*The records:*
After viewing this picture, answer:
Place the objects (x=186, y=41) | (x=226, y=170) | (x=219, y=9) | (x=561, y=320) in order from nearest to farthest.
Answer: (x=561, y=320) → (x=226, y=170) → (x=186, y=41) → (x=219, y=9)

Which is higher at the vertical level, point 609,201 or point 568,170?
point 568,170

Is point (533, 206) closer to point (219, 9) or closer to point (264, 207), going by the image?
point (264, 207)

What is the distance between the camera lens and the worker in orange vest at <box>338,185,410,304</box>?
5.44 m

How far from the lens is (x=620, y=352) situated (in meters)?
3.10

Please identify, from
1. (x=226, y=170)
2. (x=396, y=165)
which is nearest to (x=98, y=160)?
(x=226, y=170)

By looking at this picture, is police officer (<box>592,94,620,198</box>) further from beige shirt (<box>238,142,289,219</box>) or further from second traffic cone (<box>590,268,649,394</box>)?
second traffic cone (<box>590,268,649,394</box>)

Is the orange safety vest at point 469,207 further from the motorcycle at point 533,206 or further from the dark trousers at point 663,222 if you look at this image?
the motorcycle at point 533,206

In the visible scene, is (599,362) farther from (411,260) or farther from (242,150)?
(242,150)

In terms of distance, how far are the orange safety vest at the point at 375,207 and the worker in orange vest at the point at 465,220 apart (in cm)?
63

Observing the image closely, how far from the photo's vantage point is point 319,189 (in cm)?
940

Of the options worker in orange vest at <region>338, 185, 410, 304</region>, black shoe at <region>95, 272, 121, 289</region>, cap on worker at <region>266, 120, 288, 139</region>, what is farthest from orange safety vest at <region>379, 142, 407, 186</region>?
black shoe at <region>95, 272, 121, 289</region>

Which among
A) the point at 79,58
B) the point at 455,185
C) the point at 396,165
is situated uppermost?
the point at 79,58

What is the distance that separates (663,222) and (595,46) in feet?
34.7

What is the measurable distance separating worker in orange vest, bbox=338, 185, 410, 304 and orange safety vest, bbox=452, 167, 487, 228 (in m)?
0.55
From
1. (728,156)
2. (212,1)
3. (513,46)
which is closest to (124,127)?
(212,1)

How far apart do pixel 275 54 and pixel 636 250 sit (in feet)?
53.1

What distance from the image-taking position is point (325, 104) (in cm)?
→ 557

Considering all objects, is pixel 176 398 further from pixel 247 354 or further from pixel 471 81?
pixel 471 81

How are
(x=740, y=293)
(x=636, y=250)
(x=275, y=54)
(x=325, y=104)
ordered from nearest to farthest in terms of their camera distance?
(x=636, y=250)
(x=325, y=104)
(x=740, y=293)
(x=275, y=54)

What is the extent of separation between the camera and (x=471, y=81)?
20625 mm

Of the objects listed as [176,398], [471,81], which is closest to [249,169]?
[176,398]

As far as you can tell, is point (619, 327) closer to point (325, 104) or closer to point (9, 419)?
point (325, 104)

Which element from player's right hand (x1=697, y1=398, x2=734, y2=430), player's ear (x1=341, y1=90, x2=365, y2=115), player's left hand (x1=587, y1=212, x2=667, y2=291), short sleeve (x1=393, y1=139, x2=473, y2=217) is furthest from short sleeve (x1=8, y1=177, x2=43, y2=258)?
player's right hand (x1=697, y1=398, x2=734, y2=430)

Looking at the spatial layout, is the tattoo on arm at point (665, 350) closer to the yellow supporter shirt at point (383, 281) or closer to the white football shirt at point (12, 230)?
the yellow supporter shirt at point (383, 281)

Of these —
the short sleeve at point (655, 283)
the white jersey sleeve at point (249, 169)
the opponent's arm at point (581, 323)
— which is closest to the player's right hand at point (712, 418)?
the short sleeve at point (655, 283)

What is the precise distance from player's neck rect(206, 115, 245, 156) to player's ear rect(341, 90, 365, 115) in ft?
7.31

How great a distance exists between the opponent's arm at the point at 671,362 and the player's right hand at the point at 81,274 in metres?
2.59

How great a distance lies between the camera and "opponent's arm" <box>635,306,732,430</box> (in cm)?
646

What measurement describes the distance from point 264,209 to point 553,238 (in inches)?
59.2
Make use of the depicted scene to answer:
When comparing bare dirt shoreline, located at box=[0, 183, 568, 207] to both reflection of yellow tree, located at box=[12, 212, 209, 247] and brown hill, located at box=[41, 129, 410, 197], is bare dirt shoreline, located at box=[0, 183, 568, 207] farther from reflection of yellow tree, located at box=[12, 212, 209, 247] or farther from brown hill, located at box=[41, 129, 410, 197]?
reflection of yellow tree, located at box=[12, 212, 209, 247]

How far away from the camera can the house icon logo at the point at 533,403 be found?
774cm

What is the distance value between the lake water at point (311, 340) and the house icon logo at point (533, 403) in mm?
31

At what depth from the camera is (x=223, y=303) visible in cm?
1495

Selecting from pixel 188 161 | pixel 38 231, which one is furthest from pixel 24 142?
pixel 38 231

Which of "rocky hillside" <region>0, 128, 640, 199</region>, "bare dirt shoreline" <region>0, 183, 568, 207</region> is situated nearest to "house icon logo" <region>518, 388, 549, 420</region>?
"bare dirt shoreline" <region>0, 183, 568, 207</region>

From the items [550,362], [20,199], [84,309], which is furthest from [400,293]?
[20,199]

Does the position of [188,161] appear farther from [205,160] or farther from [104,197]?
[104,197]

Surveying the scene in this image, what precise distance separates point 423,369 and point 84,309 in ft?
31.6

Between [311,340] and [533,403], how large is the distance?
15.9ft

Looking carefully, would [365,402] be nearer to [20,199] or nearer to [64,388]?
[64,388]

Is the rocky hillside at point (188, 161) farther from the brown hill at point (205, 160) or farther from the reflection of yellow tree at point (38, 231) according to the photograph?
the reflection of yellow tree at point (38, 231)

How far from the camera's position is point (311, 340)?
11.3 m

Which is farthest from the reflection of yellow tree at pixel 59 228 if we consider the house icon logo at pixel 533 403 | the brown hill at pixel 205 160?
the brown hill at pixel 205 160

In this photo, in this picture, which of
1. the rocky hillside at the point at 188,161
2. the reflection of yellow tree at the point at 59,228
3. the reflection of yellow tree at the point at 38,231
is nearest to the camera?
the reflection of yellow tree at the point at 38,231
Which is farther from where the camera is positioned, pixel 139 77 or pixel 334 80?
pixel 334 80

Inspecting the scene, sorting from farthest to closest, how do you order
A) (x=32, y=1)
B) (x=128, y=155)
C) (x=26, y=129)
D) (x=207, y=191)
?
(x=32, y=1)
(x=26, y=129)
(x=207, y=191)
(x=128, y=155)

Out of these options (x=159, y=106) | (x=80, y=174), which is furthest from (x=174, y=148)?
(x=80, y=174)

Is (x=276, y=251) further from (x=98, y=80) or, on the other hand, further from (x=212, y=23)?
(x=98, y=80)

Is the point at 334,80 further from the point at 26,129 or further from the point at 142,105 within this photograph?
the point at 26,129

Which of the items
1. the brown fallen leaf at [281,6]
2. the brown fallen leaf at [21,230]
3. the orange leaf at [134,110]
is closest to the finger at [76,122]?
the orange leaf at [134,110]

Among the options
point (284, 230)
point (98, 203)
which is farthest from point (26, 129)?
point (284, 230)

*Task details:*
Make a verbatim copy of every entry shown above.

*Task answer:*
After viewing this picture, answer:
Place the objects (x=186, y=41) | (x=226, y=170) | (x=219, y=9) | (x=561, y=320) in order from nearest to farthest.
Answer: (x=561, y=320) → (x=226, y=170) → (x=186, y=41) → (x=219, y=9)

Which is higher at the vertical level, point 609,201 or point 568,170?
point 568,170

Is point (533, 206) closer to point (219, 9) or closer to point (264, 207), going by the image?
point (264, 207)

What is the distance between the camera lens and the worker in orange vest at <box>338,185,410,304</box>?
5.44 m

How far from the lens is (x=620, y=352) situated (in meters)?
3.10

Please identify, from
1. (x=226, y=170)
2. (x=396, y=165)
which is nearest to (x=98, y=160)?
(x=226, y=170)

By looking at this picture, is police officer (<box>592,94,620,198</box>) further from beige shirt (<box>238,142,289,219</box>) or further from second traffic cone (<box>590,268,649,394</box>)?
second traffic cone (<box>590,268,649,394</box>)

Is the orange safety vest at point 469,207 further from the motorcycle at point 533,206 or further from the dark trousers at point 663,222 if you look at this image?
the motorcycle at point 533,206

In the visible scene, is (599,362) farther from (411,260) or farther from (242,150)?
(242,150)

In terms of distance, how far are the orange safety vest at the point at 375,207 and the worker in orange vest at the point at 465,220 apart (in cm)?
63

Observing the image closely, how far from the photo's vantage point is point 319,189 (in cm)?
940

Of the options worker in orange vest at <region>338, 185, 410, 304</region>, black shoe at <region>95, 272, 121, 289</region>, cap on worker at <region>266, 120, 288, 139</region>, what is farthest from orange safety vest at <region>379, 142, 407, 186</region>?
black shoe at <region>95, 272, 121, 289</region>

Which among
A) the point at 79,58
B) the point at 455,185
C) the point at 396,165
is situated uppermost?
the point at 79,58

What is the distance that separates (663,222) and (595,46) in feet?
34.7

What is the measurable distance separating worker in orange vest, bbox=338, 185, 410, 304 and orange safety vest, bbox=452, 167, 487, 228 (in m)?
0.55
From
1. (728,156)
2. (212,1)
3. (513,46)
which is closest to (124,127)?
(212,1)

How far apart do pixel 275 54 and pixel 636 250 sit (in feet)?
53.1

What distance from the image-taking position is point (325, 104) (in cm)?
→ 557

Considering all objects, is pixel 176 398 further from pixel 247 354 or further from pixel 471 81?
pixel 471 81

How are
(x=740, y=293)
(x=636, y=250)
(x=275, y=54)
(x=325, y=104)
ordered from nearest to farthest in terms of their camera distance?
(x=636, y=250)
(x=325, y=104)
(x=740, y=293)
(x=275, y=54)

What is the extent of separation between the camera and (x=471, y=81)?
20625 mm

Of the objects listed as [176,398], [471,81], which is closest to [249,169]?
[176,398]

As far as you can tell, is point (619, 327) closer to point (325, 104) or closer to point (9, 419)?
point (325, 104)

Which element from player's right hand (x1=697, y1=398, x2=734, y2=430), player's ear (x1=341, y1=90, x2=365, y2=115), player's left hand (x1=587, y1=212, x2=667, y2=291), short sleeve (x1=393, y1=139, x2=473, y2=217) is furthest from short sleeve (x1=8, y1=177, x2=43, y2=258)?
player's right hand (x1=697, y1=398, x2=734, y2=430)

Looking at the spatial layout, is the tattoo on arm at point (665, 350) closer to the yellow supporter shirt at point (383, 281) or closer to the white football shirt at point (12, 230)?
the yellow supporter shirt at point (383, 281)

Of these —
the short sleeve at point (655, 283)
the white jersey sleeve at point (249, 169)
the opponent's arm at point (581, 323)
— which is closest to the player's right hand at point (712, 418)?
the short sleeve at point (655, 283)

What is the precise distance from player's neck rect(206, 115, 245, 156) to player's ear rect(341, 90, 365, 115) in ft?
7.31

How great a distance exists between the opponent's arm at the point at 671,362 and the player's right hand at the point at 81,274 in metres?
2.59

How great a distance lies between the camera and "opponent's arm" <box>635,306,732,430</box> (in cm)?
646

What measurement describes the distance from point 264,209 to point 553,238 (in inches)?
59.2
Make use of the depicted scene to answer:
When comparing bare dirt shoreline, located at box=[0, 183, 568, 207] to both reflection of yellow tree, located at box=[12, 212, 209, 247] and brown hill, located at box=[41, 129, 410, 197], is bare dirt shoreline, located at box=[0, 183, 568, 207] farther from reflection of yellow tree, located at box=[12, 212, 209, 247] or farther from brown hill, located at box=[41, 129, 410, 197]?
reflection of yellow tree, located at box=[12, 212, 209, 247]

How far away from the camera can the house icon logo at the point at 533,403 be found?
774cm

What is the distance value between the lake water at point (311, 340) and the house icon logo at point (533, 403) in mm?
31

At what depth from the camera is (x=223, y=303) visible in cm?
1495

Selecting from pixel 188 161 | pixel 38 231, which one is furthest from pixel 24 142?
pixel 38 231

Which of "rocky hillside" <region>0, 128, 640, 199</region>, "bare dirt shoreline" <region>0, 183, 568, 207</region> is situated nearest to "house icon logo" <region>518, 388, 549, 420</region>?
"bare dirt shoreline" <region>0, 183, 568, 207</region>

From the items [550,362], [20,199], [84,309], which is furthest from [400,293]?
[20,199]

Does the position of [188,161] appear farther from [205,160] or farther from [104,197]?
[104,197]

Surveying the scene in this image, what precise distance separates point 423,369 and point 84,309 in ft?
31.6

Between [311,340] and [533,403], how large is the distance?
15.9ft

Looking carefully, would [365,402] be nearer to [20,199] or nearer to [64,388]?
[64,388]

Is the rocky hillside at point (188, 161) farther from the brown hill at point (205, 160) or farther from the reflection of yellow tree at point (38, 231) according to the photograph?
the reflection of yellow tree at point (38, 231)

How far from the camera's position is point (311, 340)?
11.3 m

Which is farthest from the reflection of yellow tree at pixel 59 228 if we consider the house icon logo at pixel 533 403 | the brown hill at pixel 205 160?
the brown hill at pixel 205 160

In this photo, in this picture, which of
1. the rocky hillside at the point at 188,161
2. the reflection of yellow tree at the point at 59,228
3. the reflection of yellow tree at the point at 38,231
is nearest to the camera?
the reflection of yellow tree at the point at 38,231
Which is farther from where the camera is positioned, pixel 139 77 or pixel 334 80?
pixel 334 80

Inspecting the scene, sorting from farthest to closest, how do you order
A) (x=32, y=1)
B) (x=128, y=155)
C) (x=26, y=129)
D) (x=207, y=191)
?
(x=32, y=1)
(x=26, y=129)
(x=207, y=191)
(x=128, y=155)

Out of these options (x=159, y=106) | (x=80, y=174), which is furthest from (x=174, y=148)?
(x=80, y=174)

Is (x=276, y=251) further from (x=98, y=80) or, on the other hand, further from (x=212, y=23)?
(x=98, y=80)

Is the point at 334,80 further from the point at 26,129 or further from the point at 142,105 within this photograph?
the point at 26,129

Which of the items
1. the brown fallen leaf at [281,6]
2. the brown fallen leaf at [21,230]
3. the orange leaf at [134,110]
is closest to the finger at [76,122]?
the orange leaf at [134,110]

Among the options
point (284, 230)
point (98, 203)
which is farthest from point (26, 129)?
point (284, 230)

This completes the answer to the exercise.